■ **Input data**:
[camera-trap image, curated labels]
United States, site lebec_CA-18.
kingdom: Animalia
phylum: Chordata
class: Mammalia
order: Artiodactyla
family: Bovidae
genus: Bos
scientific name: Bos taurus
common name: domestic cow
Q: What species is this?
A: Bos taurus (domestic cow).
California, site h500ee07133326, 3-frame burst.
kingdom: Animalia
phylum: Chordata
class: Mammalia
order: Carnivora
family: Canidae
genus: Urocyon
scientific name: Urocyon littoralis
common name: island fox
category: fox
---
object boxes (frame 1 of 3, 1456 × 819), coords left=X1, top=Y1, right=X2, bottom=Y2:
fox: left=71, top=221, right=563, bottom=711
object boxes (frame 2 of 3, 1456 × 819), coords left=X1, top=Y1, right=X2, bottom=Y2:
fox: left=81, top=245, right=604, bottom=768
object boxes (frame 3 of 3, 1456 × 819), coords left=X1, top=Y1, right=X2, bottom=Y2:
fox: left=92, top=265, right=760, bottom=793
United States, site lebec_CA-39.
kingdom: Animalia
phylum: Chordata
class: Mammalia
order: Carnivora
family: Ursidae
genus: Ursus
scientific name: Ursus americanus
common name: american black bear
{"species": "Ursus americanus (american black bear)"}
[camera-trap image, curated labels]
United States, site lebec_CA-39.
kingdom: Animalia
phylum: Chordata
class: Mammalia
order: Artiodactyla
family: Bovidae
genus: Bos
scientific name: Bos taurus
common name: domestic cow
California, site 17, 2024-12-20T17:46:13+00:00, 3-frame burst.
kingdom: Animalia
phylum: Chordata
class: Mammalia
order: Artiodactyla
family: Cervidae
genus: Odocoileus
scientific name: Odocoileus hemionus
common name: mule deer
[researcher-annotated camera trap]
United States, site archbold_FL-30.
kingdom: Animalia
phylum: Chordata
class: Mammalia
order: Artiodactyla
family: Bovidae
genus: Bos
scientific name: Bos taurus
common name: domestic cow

■ **Task objective**: Start to finish, copy the records above with no differences.

■ **Written answer**:
[camera-trap image, curated labels]
United States, site lebec_CA-18.
kingdom: Animalia
phylum: Chordata
class: Mammalia
order: Artiodactyla
family: Bovidae
genus: Bos
scientific name: Bos taurus
common name: domestic cow
Q: What species is this?
A: Bos taurus (domestic cow).
California, site h500ee07133326, 3-frame burst.
kingdom: Animalia
phylum: Chordata
class: Mammalia
order: Carnivora
family: Canidae
genus: Urocyon
scientific name: Urocyon littoralis
common name: island fox
category: fox
---
object boxes (frame 1 of 3, 1456 × 819), coords left=X1, top=Y1, right=X2, bottom=Y2:
fox: left=71, top=221, right=563, bottom=711
object boxes (frame 2 of 3, 1456 × 819), coords left=X1, top=Y1, right=X2, bottom=Y2:
fox: left=81, top=245, right=604, bottom=768
object boxes (frame 3 of 3, 1456 × 819), coords left=X1, top=Y1, right=X2, bottom=Y2:
fox: left=92, top=265, right=760, bottom=793
United States, site lebec_CA-39.
kingdom: Animalia
phylum: Chordata
class: Mammalia
order: Carnivora
family: Ursidae
genus: Ursus
scientific name: Ursus americanus
common name: american black bear
{"species": "Ursus americanus (american black bear)"}
[camera-trap image, curated labels]
United States, site lebec_CA-39.
kingdom: Animalia
phylum: Chordata
class: Mammalia
order: Artiodactyla
family: Bovidae
genus: Bos
scientific name: Bos taurus
common name: domestic cow
California, site 17, 2024-12-20T17:46:13+00:00, 3-frame burst.
kingdom: Animalia
phylum: Chordata
class: Mammalia
order: Artiodactyla
family: Cervidae
genus: Odocoileus
scientific name: Odocoileus hemionus
common name: mule deer
[researcher-annotated camera trap]
United States, site archbold_FL-30.
kingdom: Animalia
phylum: Chordata
class: Mammalia
order: Artiodactyla
family: Bovidae
genus: Bos
scientific name: Bos taurus
common name: domestic cow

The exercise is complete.